EXERCISE:
What you return should be every line of the material, unchanged.

INFORMATION:
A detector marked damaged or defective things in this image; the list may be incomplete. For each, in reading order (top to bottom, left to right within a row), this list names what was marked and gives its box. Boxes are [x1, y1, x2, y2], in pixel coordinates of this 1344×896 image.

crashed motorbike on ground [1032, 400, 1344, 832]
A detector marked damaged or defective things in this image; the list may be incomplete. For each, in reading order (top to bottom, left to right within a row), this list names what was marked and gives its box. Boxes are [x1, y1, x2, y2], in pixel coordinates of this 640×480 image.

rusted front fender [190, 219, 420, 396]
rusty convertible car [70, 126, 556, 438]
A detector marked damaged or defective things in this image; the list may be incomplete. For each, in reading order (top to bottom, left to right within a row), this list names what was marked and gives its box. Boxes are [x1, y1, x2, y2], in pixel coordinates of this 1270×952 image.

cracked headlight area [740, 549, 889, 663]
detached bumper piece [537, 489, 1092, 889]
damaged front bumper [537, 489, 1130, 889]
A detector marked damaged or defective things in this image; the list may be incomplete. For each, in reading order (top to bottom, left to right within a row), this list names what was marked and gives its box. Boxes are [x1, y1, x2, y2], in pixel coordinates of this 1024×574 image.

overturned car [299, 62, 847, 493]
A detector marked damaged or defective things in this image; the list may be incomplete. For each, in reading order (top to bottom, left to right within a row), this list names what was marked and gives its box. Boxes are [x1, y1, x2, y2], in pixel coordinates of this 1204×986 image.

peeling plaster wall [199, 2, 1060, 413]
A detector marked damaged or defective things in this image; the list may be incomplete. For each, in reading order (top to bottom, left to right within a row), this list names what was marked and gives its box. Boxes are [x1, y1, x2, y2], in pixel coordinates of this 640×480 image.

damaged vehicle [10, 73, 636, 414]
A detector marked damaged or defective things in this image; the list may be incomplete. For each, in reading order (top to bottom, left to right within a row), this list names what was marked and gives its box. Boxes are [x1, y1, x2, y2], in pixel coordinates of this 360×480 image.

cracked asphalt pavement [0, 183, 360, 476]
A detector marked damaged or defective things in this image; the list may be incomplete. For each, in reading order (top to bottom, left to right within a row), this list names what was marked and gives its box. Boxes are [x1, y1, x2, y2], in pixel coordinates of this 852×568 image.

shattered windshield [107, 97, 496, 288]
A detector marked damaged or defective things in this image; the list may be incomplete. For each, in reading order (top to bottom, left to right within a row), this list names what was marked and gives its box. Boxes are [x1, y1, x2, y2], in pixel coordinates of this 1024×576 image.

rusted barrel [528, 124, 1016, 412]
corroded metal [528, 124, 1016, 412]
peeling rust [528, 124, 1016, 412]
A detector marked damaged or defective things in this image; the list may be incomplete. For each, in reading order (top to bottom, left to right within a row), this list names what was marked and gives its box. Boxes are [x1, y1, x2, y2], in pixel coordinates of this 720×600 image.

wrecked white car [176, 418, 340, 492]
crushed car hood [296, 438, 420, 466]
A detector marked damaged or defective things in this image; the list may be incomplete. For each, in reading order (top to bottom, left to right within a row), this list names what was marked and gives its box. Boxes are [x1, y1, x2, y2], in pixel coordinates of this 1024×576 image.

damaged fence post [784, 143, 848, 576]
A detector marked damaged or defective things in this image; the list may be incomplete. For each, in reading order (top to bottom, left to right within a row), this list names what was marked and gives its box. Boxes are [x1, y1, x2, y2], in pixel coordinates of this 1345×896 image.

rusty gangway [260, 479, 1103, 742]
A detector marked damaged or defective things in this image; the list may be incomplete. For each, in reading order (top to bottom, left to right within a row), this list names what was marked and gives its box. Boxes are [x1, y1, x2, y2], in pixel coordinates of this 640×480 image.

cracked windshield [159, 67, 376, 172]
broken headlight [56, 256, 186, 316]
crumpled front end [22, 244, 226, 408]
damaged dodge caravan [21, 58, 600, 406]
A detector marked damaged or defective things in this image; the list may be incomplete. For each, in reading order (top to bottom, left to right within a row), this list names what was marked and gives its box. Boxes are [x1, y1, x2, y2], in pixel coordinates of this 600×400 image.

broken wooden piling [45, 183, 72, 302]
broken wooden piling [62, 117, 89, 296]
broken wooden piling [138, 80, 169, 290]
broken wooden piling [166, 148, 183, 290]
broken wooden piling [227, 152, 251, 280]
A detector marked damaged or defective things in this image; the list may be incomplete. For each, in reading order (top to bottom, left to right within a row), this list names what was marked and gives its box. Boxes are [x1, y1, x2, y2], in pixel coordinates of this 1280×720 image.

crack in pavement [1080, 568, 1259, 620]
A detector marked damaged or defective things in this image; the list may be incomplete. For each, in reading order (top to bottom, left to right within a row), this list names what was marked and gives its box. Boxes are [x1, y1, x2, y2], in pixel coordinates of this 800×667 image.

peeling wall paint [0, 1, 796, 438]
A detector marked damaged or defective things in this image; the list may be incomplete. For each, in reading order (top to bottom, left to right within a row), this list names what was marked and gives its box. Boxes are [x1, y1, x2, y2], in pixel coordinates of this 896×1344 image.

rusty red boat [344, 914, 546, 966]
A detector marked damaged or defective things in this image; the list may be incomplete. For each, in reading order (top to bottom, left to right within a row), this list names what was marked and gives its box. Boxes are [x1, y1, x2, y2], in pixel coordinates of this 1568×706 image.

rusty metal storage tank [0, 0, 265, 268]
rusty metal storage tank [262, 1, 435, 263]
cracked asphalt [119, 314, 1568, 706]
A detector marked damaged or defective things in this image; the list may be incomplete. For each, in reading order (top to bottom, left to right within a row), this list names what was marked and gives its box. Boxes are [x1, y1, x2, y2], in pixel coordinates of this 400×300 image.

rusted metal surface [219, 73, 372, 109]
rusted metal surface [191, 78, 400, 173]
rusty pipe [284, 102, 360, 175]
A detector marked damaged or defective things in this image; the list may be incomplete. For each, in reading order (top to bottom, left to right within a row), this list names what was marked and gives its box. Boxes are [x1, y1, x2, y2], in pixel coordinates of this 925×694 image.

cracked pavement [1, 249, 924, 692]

PROBLEM SOLUTION:
A detector marked damaged or defective things in this image; the list may be incomplete. For each, in reading order (top to bottom, left to right within a row), this list names what was marked and gives its box. Boxes are [x1, y1, x2, y2], in pixel coordinates of this 1344×896 image.

crashed motorbike on ground [1032, 400, 1344, 832]
A detector marked damaged or defective things in this image; the list may be incomplete. For each, in reading order (top to bottom, left to right within a row), this list names what was marked and gives its box. Boxes are [x1, y1, x2, y2], in pixel coordinates of this 640×480 image.

rusted front fender [190, 219, 420, 396]
rusty convertible car [70, 126, 556, 438]
A detector marked damaged or defective things in this image; the list may be incomplete. For each, in reading order (top to bottom, left to right within a row), this list names what was marked and gives its box. Boxes are [x1, y1, x2, y2], in pixel coordinates of this 1270×952 image.

cracked headlight area [740, 549, 889, 663]
detached bumper piece [537, 489, 1092, 889]
damaged front bumper [537, 489, 1130, 889]
A detector marked damaged or defective things in this image; the list may be incomplete. For each, in reading order (top to bottom, left to right within a row), this list names what was marked and gives its box. Boxes are [x1, y1, x2, y2], in pixel coordinates of this 1024×574 image.

overturned car [299, 62, 847, 493]
A detector marked damaged or defective things in this image; the list may be incomplete. For each, in reading order (top to bottom, left to right within a row), this list names what was marked and gives its box. Boxes are [x1, y1, x2, y2], in pixel coordinates of this 1204×986 image.

peeling plaster wall [199, 2, 1060, 413]
A detector marked damaged or defective things in this image; the list may be incomplete. For each, in reading order (top to bottom, left to right within a row), this list names what was marked and gives its box. Boxes are [x1, y1, x2, y2], in pixel coordinates of this 640×480 image.

damaged vehicle [10, 73, 636, 414]
A detector marked damaged or defective things in this image; the list may be incomplete. For each, in reading order (top to bottom, left to right within a row), this list names what was marked and gives its box. Boxes are [x1, y1, x2, y2], in pixel coordinates of this 360×480 image.

cracked asphalt pavement [0, 183, 360, 476]
A detector marked damaged or defective things in this image; the list may be incomplete. For each, in reading order (top to bottom, left to right within a row), this list names what was marked and gives its box. Boxes are [x1, y1, x2, y2], in pixel coordinates of this 852×568 image.

shattered windshield [107, 97, 496, 288]
A detector marked damaged or defective things in this image; the list may be incomplete. For each, in reading order (top to bottom, left to right within a row), this list names what was marked and gives its box. Boxes are [x1, y1, x2, y2], in pixel coordinates of this 1024×576 image.

rusted barrel [528, 124, 1016, 412]
corroded metal [528, 124, 1016, 412]
peeling rust [528, 124, 1016, 412]
A detector marked damaged or defective things in this image; the list may be incomplete. For each, in reading order (top to bottom, left to right within a row), this list names what was marked and gives its box. Boxes are [x1, y1, x2, y2], in pixel coordinates of this 720×600 image.

wrecked white car [176, 418, 340, 492]
crushed car hood [296, 438, 420, 466]
A detector marked damaged or defective things in this image; the list may be incomplete. For each, in reading order (top to bottom, left to right within a row), this list names what was marked and gives its box. Boxes are [x1, y1, x2, y2], in pixel coordinates of this 1024×576 image.

damaged fence post [784, 143, 848, 576]
A detector marked damaged or defective things in this image; the list may be incomplete. For each, in reading order (top to bottom, left to right within a row), this list names what was marked and gives its box. Boxes are [x1, y1, x2, y2], in pixel coordinates of this 1345×896 image.

rusty gangway [260, 479, 1103, 742]
A detector marked damaged or defective things in this image; the list may be incomplete. For each, in reading order (top to bottom, left to right within a row), this list names what was marked and gives its box. Boxes are [x1, y1, x2, y2], in pixel coordinates of this 640×480 image.

cracked windshield [159, 67, 376, 172]
broken headlight [56, 256, 186, 316]
crumpled front end [22, 244, 226, 408]
damaged dodge caravan [21, 58, 600, 406]
A detector marked damaged or defective things in this image; the list may be incomplete. For each, in reading order (top to bottom, left to right within a row), this list names what was marked and gives its box. Boxes are [x1, y1, x2, y2], in pixel coordinates of this 600×400 image.

broken wooden piling [45, 183, 72, 302]
broken wooden piling [62, 117, 89, 296]
broken wooden piling [138, 80, 169, 290]
broken wooden piling [166, 148, 183, 290]
broken wooden piling [227, 152, 251, 280]
A detector marked damaged or defective things in this image; the list may be incomplete. For each, in reading order (top to bottom, left to right within a row), this list names what was marked and gives its box. Boxes are [x1, y1, x2, y2], in pixel coordinates of this 1280×720 image.

crack in pavement [1080, 568, 1259, 620]
A detector marked damaged or defective things in this image; the list may be incomplete. For each, in reading order (top to bottom, left to right within a row), this list names what was marked and gives its box. Boxes are [x1, y1, x2, y2], in pixel coordinates of this 800×667 image.

peeling wall paint [0, 1, 796, 438]
A detector marked damaged or defective things in this image; the list may be incomplete. For each, in reading order (top to bottom, left to right within a row), this list names what was marked and gives its box. Boxes are [x1, y1, x2, y2], in pixel coordinates of this 896×1344 image.

rusty red boat [344, 914, 546, 966]
A detector marked damaged or defective things in this image; the list may be incomplete. For each, in reading order (top to bottom, left to right within a row), this list names what was marked and gives its box. Boxes are [x1, y1, x2, y2], in pixel coordinates of this 1568×706 image.

rusty metal storage tank [0, 0, 265, 268]
rusty metal storage tank [262, 1, 435, 263]
cracked asphalt [119, 314, 1568, 706]
A detector marked damaged or defective things in this image; the list may be incomplete. For each, in reading order (top to bottom, left to right within a row), this list names what was marked and gives its box. Boxes are [x1, y1, x2, y2], in pixel coordinates of this 400×300 image.

rusted metal surface [219, 73, 372, 109]
rusted metal surface [191, 78, 400, 173]
rusty pipe [284, 102, 360, 175]
A detector marked damaged or defective things in this image; the list may be incomplete. For each, in reading order (top to bottom, left to right within a row), this list names what was marked and gives its box. Boxes are [x1, y1, x2, y2], in pixel coordinates of this 925×694 image.

cracked pavement [1, 249, 924, 692]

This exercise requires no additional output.